+++ Texte à lire +++

Inscrite à l’ordre du jour de l’Assemblée nationale le 30 janvier 2020, une proposition de loi vise à renforcer l’encadrement du démarchage téléphonique abusif et la lutte contre les appels frauduleux aux numéros surtaxés.
Éléments de contexte
Le démarchage téléphonique et la prospection commerciale par voie électronique sont devenus une pratique courante qui touche chaque jour plusieurs millions de Français. Face au mécontentement d’un grand nombre de consommateurs, un ensemble de règles législatives a progressivement été adopté en la matière.
Un cadre législatif existant
La loi « Informatique et libertés » de 1978 a institué un droit d’opposition à toute personne dont les données personnelles font l’objet d’un traitement ; il prévoit que « toute personne […] a le droit de s’opposer, sans frais, à ce que les données la concernant soient utilisées à des fins de prospection, notamment commerciale, par le responsable actuel du traitement ou celui d’un traitement ultérieur ».
Le code de la consommation mentionne également que « le consommateur qui ne souhaite pas faire l’objet de prospection commerciale par voie téléphonique peut gratuitement s’inscrire sur une liste d’opposition au démarchage téléphonique ».
Le dispositif d’opposition « Bloctel »
La loi de 2014 relative à la consommation est venue renforcer l’encadrement de cette pratique commerciale, avec notamment l’introduction d’un régime d’opposition au démarchage téléphonique.
Le consommateur qui ne souhaite pas faire l’objet de prospection commerciale par voie téléphonique peut gratuitement s’inscrire sur une liste d’opposition au démarchage téléphonique. La loi précise qu’il est interdit à tout professionnel de démarcher un consommateur inscrit sur cette liste, sous peine d’une amende de 15 000 euros pour une personne physique et de 75 000 euros pour une personne morale.
Mis en place en juin 2016, Bloctel est le nom de cette liste d’opposition au démarchage téléphonique visant à réduire les appels non sollicités reçus par les consommateurs. Environ 3,5M de personnes et 700 entreprises ont adhéré à ce nouveau dispositif.
Bloctel fait l’objet de nombreuses critiques
Près de deux ans après le lancement de Bloctel, les appels n’apparaissent pas comme ayant diminué.
Depuis l’entrée en vigueur de ces dispositions le 1er juin 2016, malgré l’inscription de millions de consommateurs sur le registre Bloctel, malgré les multiples contrôles et les poursuites engagées par les services de la direction générale de la concurrence, de la consommation et de la répression des fraudes (DGCCRF), des sociétés et des associations continuent de démarcher des particuliers alors même qu’ils sont inscrits sur ces listes. J’avais, à ce sujet, posé une question écrite au Gouvernement en octobre 2019, question restée sans réponse à ce jour.
Dans son enquête de janvier 2017, UFC-Que Choisir montrait que si le dispositif semblait bien connu des personnes interrogées (81% connaissent le dispositif), le bilan de son efficacité est mitigé : 60% des répondants de l’enquête déclaraient avoir constaté une baisse du nombre d’appels depuis leur inscription et 40% ne notaient aucune évolution.

+++

## À faire
Pouvez-vous recopier mot pour mot, dans le texte sur le démarchage téléphonique, le passage qui va de « La loi de 2014 » jusqu'à « ce nouveau dispositif. » ? Ne vous fondez que sur le texte sur le démarchage téléphonique.

+++ Liste des données +++

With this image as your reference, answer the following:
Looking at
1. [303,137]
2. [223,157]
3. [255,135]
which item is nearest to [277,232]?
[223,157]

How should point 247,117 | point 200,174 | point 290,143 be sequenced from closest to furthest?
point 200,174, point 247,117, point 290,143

+++
+++ Liste des données +++

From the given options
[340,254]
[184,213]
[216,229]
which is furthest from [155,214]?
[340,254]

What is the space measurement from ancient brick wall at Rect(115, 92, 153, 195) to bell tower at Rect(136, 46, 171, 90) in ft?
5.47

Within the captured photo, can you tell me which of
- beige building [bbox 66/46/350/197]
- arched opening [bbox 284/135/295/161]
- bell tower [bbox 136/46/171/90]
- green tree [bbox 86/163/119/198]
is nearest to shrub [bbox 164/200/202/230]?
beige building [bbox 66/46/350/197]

+++

## Réponse complète
La loi de 2014 relative à la consommation est venue renforcer l’encadrement de cette pratique commerciale, avec notamment l’introduction d’un régime d’opposition au démarchage téléphonique.
Le consommateur qui ne souhaite pas faire l’objet de prospection commerciale par voie téléphonique peut gratuitement s’inscrire sur une liste d’opposition au démarchage téléphonique. La loi précise qu’il est interdit à tout professionnel de démarcher un consommateur inscrit sur cette liste, sous peine d’une amende de 15 000 euros pour une personne physique et de 75 000 euros pour une personne morale.
Mis en place en juin 2016, Bloctel est le nom de cette liste d’opposition au démarchage téléphonique visant à réduire les appels non sollicités reçus par les consommateurs. Environ 3,5M de personnes et 700 entreprises ont adhéré à ce nouveau dispositif.